I forget the exact watts per inch. My screens are 8.5x10 there are two of them. so 17Wx10 with four 23w cfls. I just couldn't fit two more in there. tho I had planned too..it just wouldn't work.
 
I have had my scrubber up and running since November 15th. The screen is still growing only brown algae, no green. The algae in my DT is not abating. My Nitrates are still reading at 20ppm.

I have a single sided screen with both lights only 2 inches from the screen. I do weekly cleanings religiously, removing 90% of the algae each time. I only feed once every 3 days, have a low bioload, have a skimmer and a sump, short lighting schedule on my DT, 18 on and 6 off lighting for the scrubber, use RO/DI water only, and still my HA is out of control.

I am using the same lights that you posted as a link. I get a perfect waterfall flow over the screen. Have a three layered screen, roughed up just right.

Following your suggestions, I have been removing small areas of algae from the DT just before my water change. In some cases, I have removed a rock completely to clean it in a bucket instead. I have a strong CUC working their little tails off in there, but the Nitrates haven't budged. Even bought a new test kit, thinking maybe mine had gone bad.

About the only noticable difference is that the algae in my DT turned a darker green and is growing thicker on some rocks. I assume this is because the nutrients are leeching out of the rocks. I just wish I had more difinitive results like so many others have had that tell me this thing is working. It's very frustrating to watch as the algae takes over my corals.
 
Tristan: Make sure the screen goes all the way to the bottom so the water does not fall off.

Andy: The short answer is that your scrubber is not powerful enough for your situation, which is told by the no-green growth. Post some display pics. Also, with three layers of screen, you do want to clean everything off. Post before and after cleaning shots too. Note: The two bulbs in the original posting is not much, and was posted before guidelines were found. The minimum should be 0.5 watts per gallon for medium filtering; 1.0 watts per gallon for high filtering. If you have living matter in your sump, you'd have 165 gal, so the least you'd want would be 80 watts of light. This is why your scrubber is weak. Might still be able to help though, after seeing pics.
 
ive tried that but it seems to make the flow weaker. im using a 1 1/4 pvc. is that too big? that's the only one that will fit the eshopps overflow.
 
Here is the DT full shot.

IMG_1411.jpg


Here is a closer shot of an area where it is growing in thicker and darker, note the continued growth on the glass:

IMG_1511-1.jpg



I should have taken some more photos this morning, as I just spent the last 3 hours removing rocks from the DT to scrub in buckets.
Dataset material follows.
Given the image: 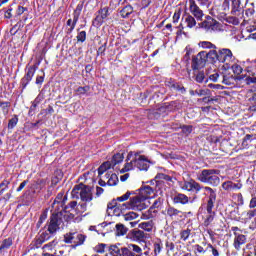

Imagine the above photo's GHA about 2 inches long and covering the entire upper surface.

The lights are 23W CFL 5000K rating, which is equivalent to 100w each. I do clean all three layers of the screen on all sides of the screen. I can take a photo, but I am in between cleaning cycles and only have about half the brown growth right now.
 
Pipe size will not affect flow. Yes you want hair algae.

Equivalent watts is not used, only real watts. 2 X 23 is too small for 160 gal, as you are finding. Matter of fact if you fit your screen into a 5 gal bucket, then that screen is really too small too. Looks like you have the space, so the easiest thing to do would be to add a second bucket, just like the first. Last resort would be to add two more lights to the first bucket.

However, if you are getting partial green now, it might go all green eventually.

When cleaning, don't clean between the screens; only clean the two outer sides. Algae will remain in-between to grow quickly.
 
I don't have mine in a bucket, it's in my sump. I do not have room to add another screen, or a bucket for that matter. So, if lights are a problem, should I not use CFLs?